The User fees, applied in some public health units in Mozambique, are not directly related to the need for the sector to obtain alternative sources for its sustainable functioning.  The study also found out that user fees are regressive, contributing substantially to the exclusion of poorest people and practice of corruption.

“In other words, user fees have a negative impact mainly in rural areas, where people are most financially disadvantaged”, the study adds, acknowledging that user fees create inequality and corruption.
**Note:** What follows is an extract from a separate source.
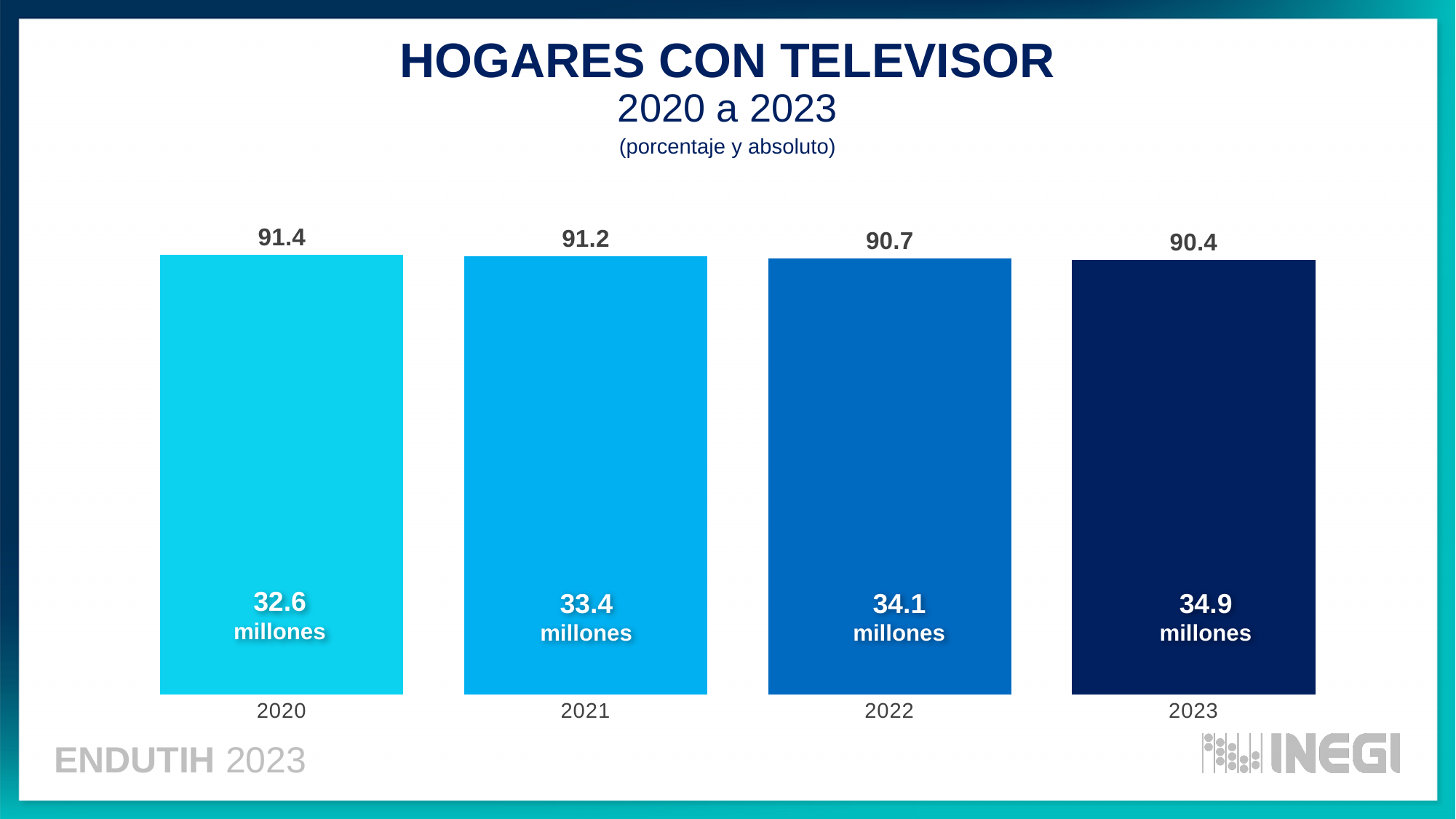
Do the percentage values rise or fall from 2020 to 2023? Fall What is the difference in millions of households between 2023 and 2020? 2.3 millones Which year has more households with a television in absolute terms, 2021 or 2022? 2022 Which year has the lowest percentage of households with a television? 2023 What absolute number of households (in millions) is shown inside the bar for 2022? 34.1 millones What kind of chart is shown on the slide? Bar chart What is the percentage value shown above the bar for 2020? 91.4 How many years (categories) are shown in the chart? 4 What absolute number of households (in millions) is shown inside the bar for 2021? 33.4 millones What is the difference between the percentage values for 2020 and 2023? 1.0 What is the percentage value shown above the bar for 2023? 90.4 Which year has the highest percentage of households with a television? 2020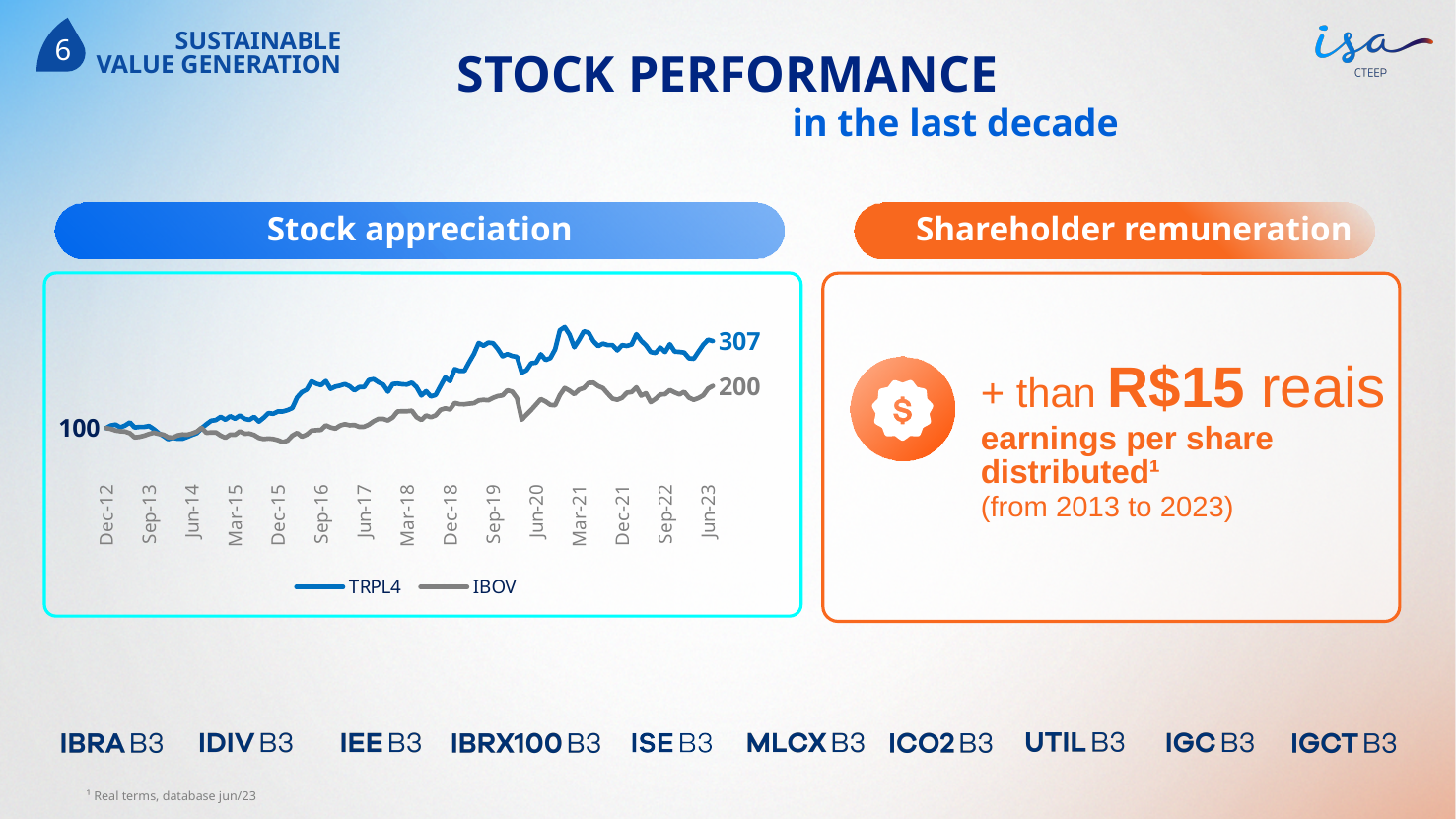
Which series ends higher in Jun-23, TRPL4 or IBOV? TRPL4 What is the starting value of both lines in Dec-12? 100 What is the heading above the line chart? Stock appreciation Which series is drawn in grey in the chart? IBOV What is the final value of the TRPL4 line in Jun-23? 307 What is the final value of the IBOV line in Jun-23? 200 How many date labels are shown on the x axis of the chart? 15 What kind of chart is shown under 'Stock appreciation'? Line chart Do the values of the TRPL4 line generally rise or fall from Dec-12 to Jun-23? Rise What is the difference between the final values of TRPL4 and IBOV in Jun-23? 107 Which series has the highest final value shown on the chart? TRPL4 How many series does the chart legend list? 2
“The introduction of user fees should exclude the poorest people, in order to improve the quality and equity of services”, says dos Santos, stressing that budget deficits, verified in this sector and the need to improve the quality of health care, contribute to the fact that fees collectors are more concerned about money.

Denzel dos Santos

Impact of User Fees Removal

The study also points out that user fees contributed to the significant reduction of use public health services usage.

“Therefore, there is a need to remove user fees in order to guarantee equity in the provision of health care to different social classes”, says the researcher, warning that, however, the elimination these fees, without any alternative measure of revenue collection, makes the provision of health services difficult, since direct payments for access to health services, based on demand, contribute to improving the quality of these services.

“Even so, in Mozambique, user fees have not contributed to better services. On the contrary, services tend to deteriorate”, he revealed.      

Challenges of User Fees Usage

As a challenge, according to Dos Santos, the government must guarantee the increase the budget for the health sector, improve efficiency in budget allocation to the sector, and make services more flexible for all Mozambicans, as well as increase the supply of qualified health professionals to meet the demand for health services.

“The removal of the user fees increases the demand for healing consultations, in greater proportion. However, this removal leads to losses in consigned revenue and an increase in consultations that give rise to a tiny growth in current expenditure in the National Health System”, the study points out.

The removal benefits the population, especially the poorest and those living in the most disadvantaged areas.

The position of the Ministry of Health (2010), states Dos Santos, is that the revenue from user fees applied in Mozambique is not very significant when compared to the total expenditures incurred by the sector.

“There is a need for the health sector to increasingly search for alternative sources of financing, taking into account the shortages that the sector presents, especially for the poorest people, who struggle with insufficient medicines, medical-surgical material, and lack of infrastructure, among other factors, which contribute to the sector’s inability to provide quality services for the population”, says the researcher.

Denzel dos Santos

Experience from Uganda and South Africa  

On the same occasion, representing Uganda, Labila Musoke, a researcher from the Initiative for Social and Economic Rights (ESER), presented a study that points out that user fees in the Ugandan Health System represent a barrier for the most disadvantaged populations.

“The fees do not benefit the poorest. On the contrary, they limit people in their access to health care”, said the researcher, adding that “in Uganda, when you are poor, you don’t have health care.”

People, when they can’t afford fees, according to Musoke, don’t have medical assistance, and researches point out that the fees don’t benefit the poorest.

Labila Musoke

For her part, researcher Lauren Paremoer, who shared the experience of South Africa, agreed that user fees hurt and intimidate the most disadvantaged communities in accessing health care.

“The fight against Apartheid was also about fighting for basic health services for the most disadvantaged populations. To this day, the struggle for a more qualitative health care system continues”, sys the researcher.

Participants

According to Paremoer, user fees were supposed to address the main challenges of the health sector “however, it is still seen lack of doctors and medicines in rural and more disadvantaged areas.”

“Therefore, user fees are found to be a barrier to access to health care, especially in South Africa”, she stressed.      

The findings are part of the studies carried out by the Citizen Observatory for Health (OCS), published at the Conference on Access to Health, which took place between June 30 and July 1, in the Mozambican capital, Maputo.